In summary, the study by Robert et al adds a well-developed initial proof-of-concept crossover study in a relevant animal model of primary brain tumors for a new GBCA. No doubt a similar clinical study is in the making, and the results will be eagerly awaited. Whether or not gadopiclenol is commercially successful, the significant technology evolution evidenced in gadopiclenol and the will to produce it are admirable. This level of technology advance takes years and costs tens of millions of dollars to produce. Gadopiclenol is the first really innovative GBCA for the central nervous system in decades.

Will the next generation of MRI agents include gadolinium? In my opinion, the answer appears to be “yes.” The use of gadolinium in MRI contrast agents is being challenged by iron- and manganese-based contrast agents, which have the obvious advantage of endogenous active metals (2,3).
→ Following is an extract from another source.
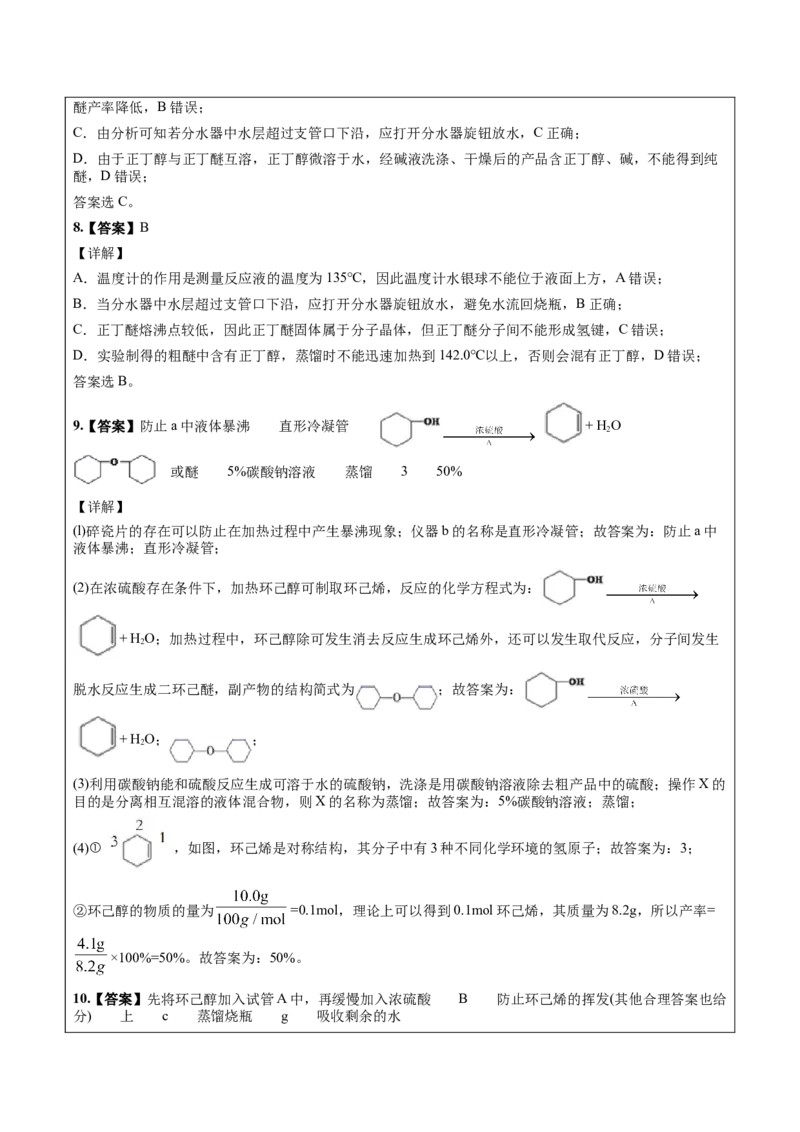第3章第2节第1课时醇讲义新教材2020-2021学年人教版(2019)高二化学选择性必修三（机构用）_高化_2025春-人教版高中化学_05新版高中化学选择性必修3_7.机构专用_讲义+习题（机构用）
Iron and manganese contrast agents will need to overcome the inertia of vast and positive clinical experience with GBCAs. Is retaining half of the dissociated gadolinium by using gadopiclenol a significant advantage? If so, how significant? The toxicity of retained or deposited gadolinium remains unproven. Manganese- and iron-based agents guarantee zero retained gadolinium but are still administered as exogenous agents with unknown tolerance and with far less well-developed technologies than GBCAs. As these and many other details are sorted out, we appear to be headed into an exciting period of technology evolution in the field of MRI contrast agents.